Concernant la promesse de réduction des factures d’électricité, annoncée dans le spot, notre interlocuteur reste sceptique : « Pour le moment, en dehors du Capex, nous n’avons aucun élément économique nous permettant de juger de la rentabilité ou pas d’un projet d’autoproduction électrique ».

Pour Khalid Semmaoui, le premier élément à prendre en considération a trait à la loi en elle-même. Les processus d’autorisation de la loi distinguent en effet deux capacités. Une première, inférieure à 11 kilowatts, et qui nécessite une simple déclaration. Cette capacité correspond à une production de 1.200 kWh/mois, soit l’équivalent d’une consommation d’une villa moyenne, ou à une facture d’électricité de 2.500 à 3.000 DH par mois.

Au-delà de ce palier, et jusqu’au plafond de 5 MW prévu par la loi, il faut passer à une demande d’autorisation. Celle-ci comporte des investissements conséquents, notamment en termes d’étude d’impact du projet et d’étude d’orientation, etc., ce qui rend les projets au-delà de 11 kW particulièrement coûteux. « La loi ne prévoit pas de paliers intermédiaires entre les 11 kW et les 5 MW », précise Khalid Semmaoui.

En d’autres termes, à partir de 12 kW, les mêmes obligations sont imposées aussi bien aux copropriétaires d’un immeuble, pour qui l’électricité est une consommation finale, qu’à des industriels ou des collectivités territoriales, pour qui cette électricité est une production intermédiaire.
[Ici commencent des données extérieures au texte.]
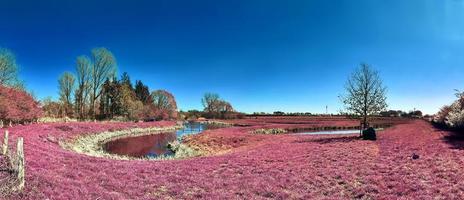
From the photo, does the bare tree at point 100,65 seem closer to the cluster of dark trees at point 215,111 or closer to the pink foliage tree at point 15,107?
the pink foliage tree at point 15,107

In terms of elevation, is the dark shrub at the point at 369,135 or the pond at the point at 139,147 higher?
the dark shrub at the point at 369,135

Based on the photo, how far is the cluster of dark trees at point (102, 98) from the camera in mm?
80125

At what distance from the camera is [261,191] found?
15.1 meters

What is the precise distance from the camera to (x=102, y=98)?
104 meters

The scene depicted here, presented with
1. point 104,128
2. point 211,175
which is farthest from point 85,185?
point 104,128

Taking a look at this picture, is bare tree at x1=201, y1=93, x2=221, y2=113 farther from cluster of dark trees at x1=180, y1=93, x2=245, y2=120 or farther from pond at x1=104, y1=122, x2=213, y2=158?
pond at x1=104, y1=122, x2=213, y2=158

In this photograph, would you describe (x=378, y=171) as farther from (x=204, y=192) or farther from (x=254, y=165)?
(x=204, y=192)

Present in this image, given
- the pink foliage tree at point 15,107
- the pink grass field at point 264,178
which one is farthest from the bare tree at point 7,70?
the pink grass field at point 264,178

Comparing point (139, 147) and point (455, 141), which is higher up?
point (455, 141)

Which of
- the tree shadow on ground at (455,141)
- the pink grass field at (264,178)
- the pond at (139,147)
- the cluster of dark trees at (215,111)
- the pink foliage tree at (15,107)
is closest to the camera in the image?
the pink grass field at (264,178)

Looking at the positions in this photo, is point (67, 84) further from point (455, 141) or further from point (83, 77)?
point (455, 141)

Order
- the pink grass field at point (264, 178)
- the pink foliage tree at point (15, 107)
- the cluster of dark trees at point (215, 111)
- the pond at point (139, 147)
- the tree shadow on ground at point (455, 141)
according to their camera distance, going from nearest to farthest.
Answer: the pink grass field at point (264, 178) → the tree shadow on ground at point (455, 141) → the pond at point (139, 147) → the pink foliage tree at point (15, 107) → the cluster of dark trees at point (215, 111)

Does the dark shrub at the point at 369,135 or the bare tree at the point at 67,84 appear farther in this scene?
the bare tree at the point at 67,84

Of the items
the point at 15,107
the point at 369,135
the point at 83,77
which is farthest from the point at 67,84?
the point at 369,135
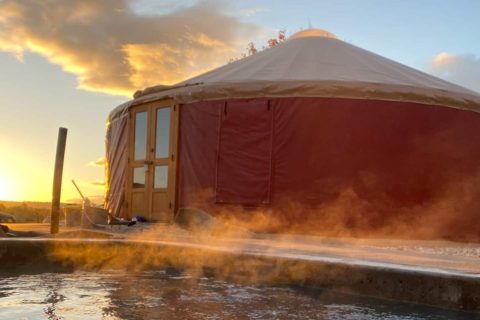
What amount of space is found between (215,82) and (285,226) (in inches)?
59.6

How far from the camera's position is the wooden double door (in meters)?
5.66

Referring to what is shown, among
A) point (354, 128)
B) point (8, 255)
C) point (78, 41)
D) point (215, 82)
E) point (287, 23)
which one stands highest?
point (287, 23)

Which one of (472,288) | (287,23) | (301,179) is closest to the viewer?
(472,288)

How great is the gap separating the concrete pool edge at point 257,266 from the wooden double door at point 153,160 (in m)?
2.42

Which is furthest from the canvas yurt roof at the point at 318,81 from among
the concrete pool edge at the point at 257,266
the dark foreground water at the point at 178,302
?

Autre élément déterminant pour la rentabilité et in fine pour l’attractivité de la loi : la tarification des excédents de production en période de pics. Une information encore manquante et qui doit faire l’objet de discussion et sûrement d’un arbitrage de la part de l’Autorité nationale de régulation de l’électricité (ANRE). En effet, la particularité des renouvelables est bien le phénomène d’intermittence. On produit du renouvelable dépendamment des conditions climatiques, des heures de la journée et des saisons. Parfois, la production dépasse la consommation, ce qui engendre des excédents qu’il faut évacuer vers le réseau.

La loi permet de réinjecter dans le réseau 20% de la production annuelle. Or jusqu’à présent, aucune tarification ni modalité de gestion n’a encore été précisée, ni par l’ONEE, ni par l’ANRE, ni encore par le ministère de l’Intérieur, qui détient la tutelle des régies et concessions de distribution d’électricité. En l’absence de ces éléments, difficile donc de se prononcer, ni sur quand la loi deviendra effective et donc applicable, ni encore si elle permettra de baisser les factures d’électricité comme promis par le spot du ministère.